Конский волос смычка с налипшими на нем хлопьями сгоревшей бумаги скользил по металлическим струнам, поблескивающим в свете догорающего костра. Звучала моя скрипка. Скрипач — это был я.
А Лю, поджигатель, сын великого дантиста, романтический любовник, перебиравшийся на четвереньках по смертельно опасному переходу, величайший почитатель и поклонник Бальзака, сейчас сидел пьяный на корточках, зачарованно, если не загипнотизированно уставясь на огонь, в котором некогда дорогие нашим сердцам слова и люди корчились, прежде чем обратиться в прах и пепел. Он не то плакал, не то хохотал.
На нашем жертвоприношении не присутствовал ни один свидетель. Жители деревни, привычные к
звукам скрипки, явно предпочитали нежиться в теплых постелях. Мы хотели пригласить нашего старинного друга мельника присоединиться к нам вместе с его трехструнным инструментом, чтобы он спел «припевки» и привел в движение бесчисленные тонкие складки кожи на своем животе. Однако он оказался болен.
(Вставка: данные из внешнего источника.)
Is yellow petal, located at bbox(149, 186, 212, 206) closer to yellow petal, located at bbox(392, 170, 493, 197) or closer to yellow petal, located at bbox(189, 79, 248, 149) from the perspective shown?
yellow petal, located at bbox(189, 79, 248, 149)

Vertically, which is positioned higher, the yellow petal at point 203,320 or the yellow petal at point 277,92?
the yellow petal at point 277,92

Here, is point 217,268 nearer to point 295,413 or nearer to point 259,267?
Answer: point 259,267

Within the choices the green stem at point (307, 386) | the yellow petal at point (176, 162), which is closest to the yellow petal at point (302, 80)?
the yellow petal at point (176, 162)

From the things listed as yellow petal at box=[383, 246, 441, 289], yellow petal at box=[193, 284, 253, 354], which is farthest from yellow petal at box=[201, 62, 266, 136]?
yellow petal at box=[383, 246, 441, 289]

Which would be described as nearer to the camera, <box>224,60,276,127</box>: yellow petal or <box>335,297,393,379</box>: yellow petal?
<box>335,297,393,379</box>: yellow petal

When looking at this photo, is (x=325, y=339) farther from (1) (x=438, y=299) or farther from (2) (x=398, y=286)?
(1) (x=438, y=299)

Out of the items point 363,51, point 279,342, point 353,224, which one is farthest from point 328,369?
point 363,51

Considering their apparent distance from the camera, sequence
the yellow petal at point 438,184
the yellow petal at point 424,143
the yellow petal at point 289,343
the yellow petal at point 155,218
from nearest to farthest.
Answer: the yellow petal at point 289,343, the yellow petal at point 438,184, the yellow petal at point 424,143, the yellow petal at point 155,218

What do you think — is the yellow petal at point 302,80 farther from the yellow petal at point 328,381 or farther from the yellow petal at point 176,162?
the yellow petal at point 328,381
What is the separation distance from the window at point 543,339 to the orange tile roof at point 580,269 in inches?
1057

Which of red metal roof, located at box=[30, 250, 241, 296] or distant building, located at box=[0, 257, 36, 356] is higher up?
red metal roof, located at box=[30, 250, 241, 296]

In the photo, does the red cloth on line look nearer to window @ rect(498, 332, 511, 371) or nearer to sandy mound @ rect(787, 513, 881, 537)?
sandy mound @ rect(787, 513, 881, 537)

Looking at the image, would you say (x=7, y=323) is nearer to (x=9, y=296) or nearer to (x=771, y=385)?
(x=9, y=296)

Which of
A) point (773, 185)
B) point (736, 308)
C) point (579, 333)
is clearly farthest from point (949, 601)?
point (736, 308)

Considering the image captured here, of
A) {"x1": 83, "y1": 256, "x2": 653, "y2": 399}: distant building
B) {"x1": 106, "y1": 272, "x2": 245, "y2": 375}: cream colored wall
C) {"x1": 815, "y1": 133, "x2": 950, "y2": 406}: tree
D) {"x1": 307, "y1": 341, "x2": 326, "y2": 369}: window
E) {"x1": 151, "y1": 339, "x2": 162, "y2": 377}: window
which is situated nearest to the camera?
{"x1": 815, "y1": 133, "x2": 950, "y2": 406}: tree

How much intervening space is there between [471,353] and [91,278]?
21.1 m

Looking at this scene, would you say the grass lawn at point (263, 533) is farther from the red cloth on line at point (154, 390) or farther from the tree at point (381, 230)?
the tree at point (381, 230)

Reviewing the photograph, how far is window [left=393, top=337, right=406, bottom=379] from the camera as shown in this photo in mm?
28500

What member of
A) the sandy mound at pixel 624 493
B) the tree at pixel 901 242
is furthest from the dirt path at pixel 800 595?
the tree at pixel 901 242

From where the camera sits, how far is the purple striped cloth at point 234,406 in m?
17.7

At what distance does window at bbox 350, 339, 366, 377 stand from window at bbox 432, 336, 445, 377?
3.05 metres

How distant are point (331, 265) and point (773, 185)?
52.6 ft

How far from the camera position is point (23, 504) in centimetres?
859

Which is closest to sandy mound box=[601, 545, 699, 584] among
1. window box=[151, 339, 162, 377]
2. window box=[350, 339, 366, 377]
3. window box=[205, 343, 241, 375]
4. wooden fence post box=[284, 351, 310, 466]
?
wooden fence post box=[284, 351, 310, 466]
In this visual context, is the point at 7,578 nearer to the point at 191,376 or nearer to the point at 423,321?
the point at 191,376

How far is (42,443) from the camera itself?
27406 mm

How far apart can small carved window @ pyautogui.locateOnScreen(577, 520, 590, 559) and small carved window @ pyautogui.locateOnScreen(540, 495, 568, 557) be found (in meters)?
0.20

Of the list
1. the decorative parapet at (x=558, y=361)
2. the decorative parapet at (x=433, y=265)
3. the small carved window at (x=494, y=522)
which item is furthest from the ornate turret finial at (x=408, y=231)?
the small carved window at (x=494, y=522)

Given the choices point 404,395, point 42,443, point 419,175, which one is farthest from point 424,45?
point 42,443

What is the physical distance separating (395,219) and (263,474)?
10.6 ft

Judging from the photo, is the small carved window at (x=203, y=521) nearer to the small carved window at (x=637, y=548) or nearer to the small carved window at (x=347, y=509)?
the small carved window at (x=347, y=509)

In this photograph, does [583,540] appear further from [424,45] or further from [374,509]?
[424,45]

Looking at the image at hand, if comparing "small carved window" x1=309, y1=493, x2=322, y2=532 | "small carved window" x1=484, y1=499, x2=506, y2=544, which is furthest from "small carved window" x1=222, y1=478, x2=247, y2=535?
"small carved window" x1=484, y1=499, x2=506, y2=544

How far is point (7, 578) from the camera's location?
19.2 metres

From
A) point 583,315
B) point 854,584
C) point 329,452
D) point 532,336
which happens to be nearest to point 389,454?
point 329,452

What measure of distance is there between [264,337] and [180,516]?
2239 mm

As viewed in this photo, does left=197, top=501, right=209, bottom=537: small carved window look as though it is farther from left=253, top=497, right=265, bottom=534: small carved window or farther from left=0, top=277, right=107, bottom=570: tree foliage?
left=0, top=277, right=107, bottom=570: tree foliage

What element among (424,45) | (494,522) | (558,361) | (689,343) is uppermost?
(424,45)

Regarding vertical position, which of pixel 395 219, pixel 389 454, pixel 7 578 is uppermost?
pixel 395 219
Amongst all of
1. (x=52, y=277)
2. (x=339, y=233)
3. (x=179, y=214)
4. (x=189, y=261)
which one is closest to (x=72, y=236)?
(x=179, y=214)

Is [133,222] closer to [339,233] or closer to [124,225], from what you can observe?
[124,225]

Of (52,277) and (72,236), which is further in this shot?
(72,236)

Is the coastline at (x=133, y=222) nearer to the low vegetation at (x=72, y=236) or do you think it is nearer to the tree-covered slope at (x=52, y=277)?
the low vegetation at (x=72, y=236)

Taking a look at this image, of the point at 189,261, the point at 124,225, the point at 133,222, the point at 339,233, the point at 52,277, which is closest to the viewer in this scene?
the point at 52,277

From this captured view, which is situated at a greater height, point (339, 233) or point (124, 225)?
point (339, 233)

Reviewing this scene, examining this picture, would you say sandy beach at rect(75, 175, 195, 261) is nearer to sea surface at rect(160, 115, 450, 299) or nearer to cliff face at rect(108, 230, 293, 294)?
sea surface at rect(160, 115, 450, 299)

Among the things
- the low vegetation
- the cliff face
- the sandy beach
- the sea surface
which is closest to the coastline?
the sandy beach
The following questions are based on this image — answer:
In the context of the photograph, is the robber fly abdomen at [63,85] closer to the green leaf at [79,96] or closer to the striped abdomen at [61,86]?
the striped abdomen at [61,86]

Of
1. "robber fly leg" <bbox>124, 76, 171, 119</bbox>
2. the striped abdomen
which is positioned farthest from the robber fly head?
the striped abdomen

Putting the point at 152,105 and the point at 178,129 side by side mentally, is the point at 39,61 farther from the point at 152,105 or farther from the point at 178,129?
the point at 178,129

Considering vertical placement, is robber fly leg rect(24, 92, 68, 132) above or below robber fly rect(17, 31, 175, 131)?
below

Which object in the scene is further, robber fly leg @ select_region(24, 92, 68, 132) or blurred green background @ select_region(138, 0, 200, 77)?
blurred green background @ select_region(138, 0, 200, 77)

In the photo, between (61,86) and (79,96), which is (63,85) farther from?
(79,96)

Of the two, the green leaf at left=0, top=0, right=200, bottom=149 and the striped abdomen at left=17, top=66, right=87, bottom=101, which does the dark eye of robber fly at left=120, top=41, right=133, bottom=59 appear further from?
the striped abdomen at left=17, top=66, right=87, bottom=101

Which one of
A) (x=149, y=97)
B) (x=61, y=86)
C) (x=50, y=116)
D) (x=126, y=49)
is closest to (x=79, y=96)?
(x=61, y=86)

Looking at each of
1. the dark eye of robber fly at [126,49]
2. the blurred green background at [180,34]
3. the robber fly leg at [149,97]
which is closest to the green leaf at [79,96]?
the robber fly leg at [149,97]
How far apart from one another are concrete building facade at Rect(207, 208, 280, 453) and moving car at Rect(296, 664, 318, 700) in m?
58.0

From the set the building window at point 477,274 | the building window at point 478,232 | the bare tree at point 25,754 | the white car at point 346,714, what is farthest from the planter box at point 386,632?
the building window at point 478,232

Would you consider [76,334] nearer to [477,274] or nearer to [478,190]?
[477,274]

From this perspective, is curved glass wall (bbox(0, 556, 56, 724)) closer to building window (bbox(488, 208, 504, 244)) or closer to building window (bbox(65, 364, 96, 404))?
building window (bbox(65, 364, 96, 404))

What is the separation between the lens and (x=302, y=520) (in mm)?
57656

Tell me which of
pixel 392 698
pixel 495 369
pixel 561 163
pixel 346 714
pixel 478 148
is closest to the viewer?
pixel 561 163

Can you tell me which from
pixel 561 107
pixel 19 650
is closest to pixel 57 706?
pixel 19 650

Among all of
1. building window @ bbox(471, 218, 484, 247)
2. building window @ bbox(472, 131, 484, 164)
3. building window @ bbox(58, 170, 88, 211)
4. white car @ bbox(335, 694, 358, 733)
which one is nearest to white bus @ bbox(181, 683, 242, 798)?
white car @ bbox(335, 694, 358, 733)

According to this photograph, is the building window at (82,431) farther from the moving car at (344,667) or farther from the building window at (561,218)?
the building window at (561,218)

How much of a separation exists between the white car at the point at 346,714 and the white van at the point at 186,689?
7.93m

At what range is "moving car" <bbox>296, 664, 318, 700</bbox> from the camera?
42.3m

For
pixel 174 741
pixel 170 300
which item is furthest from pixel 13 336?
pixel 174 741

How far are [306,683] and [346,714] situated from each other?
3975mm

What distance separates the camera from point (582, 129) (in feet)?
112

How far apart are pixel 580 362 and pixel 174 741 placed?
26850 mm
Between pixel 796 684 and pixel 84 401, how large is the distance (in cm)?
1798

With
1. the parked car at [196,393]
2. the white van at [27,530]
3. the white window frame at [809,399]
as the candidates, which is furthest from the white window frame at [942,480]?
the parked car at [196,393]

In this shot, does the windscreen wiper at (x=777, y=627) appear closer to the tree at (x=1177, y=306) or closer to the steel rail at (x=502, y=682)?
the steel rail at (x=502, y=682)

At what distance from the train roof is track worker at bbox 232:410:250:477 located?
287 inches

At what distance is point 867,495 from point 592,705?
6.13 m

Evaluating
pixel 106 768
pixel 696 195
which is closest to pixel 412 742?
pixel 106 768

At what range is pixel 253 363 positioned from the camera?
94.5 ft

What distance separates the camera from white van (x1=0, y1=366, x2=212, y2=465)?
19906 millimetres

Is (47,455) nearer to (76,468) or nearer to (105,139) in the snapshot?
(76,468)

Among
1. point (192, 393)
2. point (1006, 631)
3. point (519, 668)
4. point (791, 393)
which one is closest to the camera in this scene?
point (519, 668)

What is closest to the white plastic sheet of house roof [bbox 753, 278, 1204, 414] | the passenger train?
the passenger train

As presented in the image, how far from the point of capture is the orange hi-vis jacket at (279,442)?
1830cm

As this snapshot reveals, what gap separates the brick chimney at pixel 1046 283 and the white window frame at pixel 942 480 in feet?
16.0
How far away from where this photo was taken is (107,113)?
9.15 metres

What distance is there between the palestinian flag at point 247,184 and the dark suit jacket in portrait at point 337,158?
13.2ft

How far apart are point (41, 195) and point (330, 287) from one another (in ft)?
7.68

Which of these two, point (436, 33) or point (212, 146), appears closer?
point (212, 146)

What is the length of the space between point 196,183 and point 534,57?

Два дня назад мы зашли к нему, но он слег с гриппом.
Аутодафе продолжалось. Знаменитый граф Монте-Кристо, сумевший бежать из камеры находящейся посреди моря тюрьмы, не смог противостоять безумию Лю. Остальных героев книг, мужчин и женщин, населявших чемодан Очкарика, постигла та же участь.
И даже если бы староста деревни внезапно явился перед нами, мы бы его не испугались. Вполне возможно, что в опьянении мы заживо сожгли бы и его, как если бы он был одним из литературных героев.